I think there's a race condition, even with exclusive locking, because process A has to drop the lock in order to atomically rename the temp file over the original. In that moment, process B can get a lock on the file and read it.

If you really want to hold a write lock on the file for the duration of the writes, you need to edit in-place, not via edit_lines, which is only really intended as a in-process equivalent of perl -pi.

For example, you could use openrw, read the file, seek to the beginning, truncate, then write. Not as trivial as edit_lines, but guarantees control for the full write duration.

randstring commented 6 years ago

I believe the second race condition could be solved by swapping the order of the close and move statements, so that the rename happens before the descriptor is closed and the lock freed. This should work on Linux and some Unix, but I'm not sure about all supported platforms. This leaves us with yet another race condition, when you might happen to open the file and wait for an exclusive lock, only to find that the file is already replaced and you've got exclusive access to a to-be-deleted inode. It also has a solution, as suggested here I'd rather not update the file in place, to avoid having it in an inconsistent state at any moment.
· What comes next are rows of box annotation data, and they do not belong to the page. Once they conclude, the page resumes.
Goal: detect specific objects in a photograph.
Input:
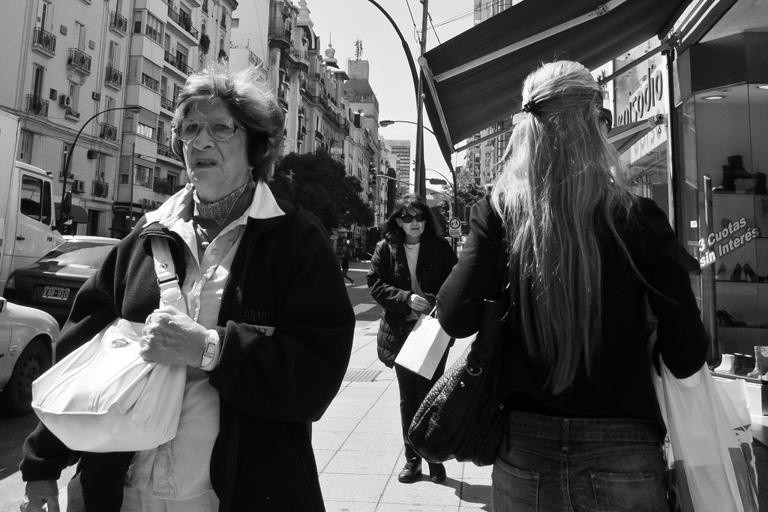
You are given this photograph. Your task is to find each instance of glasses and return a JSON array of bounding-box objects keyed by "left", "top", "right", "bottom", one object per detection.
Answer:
[
  {"left": 400, "top": 213, "right": 427, "bottom": 223},
  {"left": 596, "top": 108, "right": 613, "bottom": 132},
  {"left": 176, "top": 115, "right": 249, "bottom": 142}
]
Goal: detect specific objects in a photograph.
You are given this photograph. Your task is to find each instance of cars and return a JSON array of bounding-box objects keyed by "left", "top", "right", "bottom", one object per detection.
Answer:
[
  {"left": 0, "top": 294, "right": 61, "bottom": 413},
  {"left": 6, "top": 241, "right": 121, "bottom": 326}
]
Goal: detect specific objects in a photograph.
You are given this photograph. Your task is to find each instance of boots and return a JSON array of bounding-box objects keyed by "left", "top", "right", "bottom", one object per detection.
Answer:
[
  {"left": 713, "top": 156, "right": 768, "bottom": 195},
  {"left": 714, "top": 346, "right": 768, "bottom": 381}
]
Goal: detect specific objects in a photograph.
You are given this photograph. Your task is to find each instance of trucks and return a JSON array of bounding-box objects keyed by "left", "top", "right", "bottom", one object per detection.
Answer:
[{"left": 0, "top": 106, "right": 68, "bottom": 295}]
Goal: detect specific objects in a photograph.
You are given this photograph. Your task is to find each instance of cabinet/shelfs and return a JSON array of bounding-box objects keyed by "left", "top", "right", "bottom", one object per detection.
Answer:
[{"left": 702, "top": 173, "right": 766, "bottom": 370}]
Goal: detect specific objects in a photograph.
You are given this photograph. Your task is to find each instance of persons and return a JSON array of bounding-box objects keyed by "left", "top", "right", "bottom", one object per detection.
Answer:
[
  {"left": 341, "top": 249, "right": 355, "bottom": 286},
  {"left": 434, "top": 61, "right": 710, "bottom": 511},
  {"left": 17, "top": 58, "right": 359, "bottom": 512},
  {"left": 364, "top": 193, "right": 448, "bottom": 485}
]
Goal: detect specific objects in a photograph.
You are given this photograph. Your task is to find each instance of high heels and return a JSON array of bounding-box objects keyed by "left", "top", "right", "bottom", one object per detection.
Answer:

While I understand that you find edit_lines() unsuitable for this use case, perhaps a configuration option or another method could be introduced into the module, which would do this?

xdg commented 6 years ago

Unfortunately, it's not portable to reverse the order. I appreciate your interest, but for your use case, I think you'll need to write a bit of extra code yourself outside Path::Tiny.

ap commented 6 years ago

One of IO::AtomicFile, File::AtomicWrite or IO::File::AtomicChange might be useful to reduce the amount of code you have to write. None of them handle locking for you, though.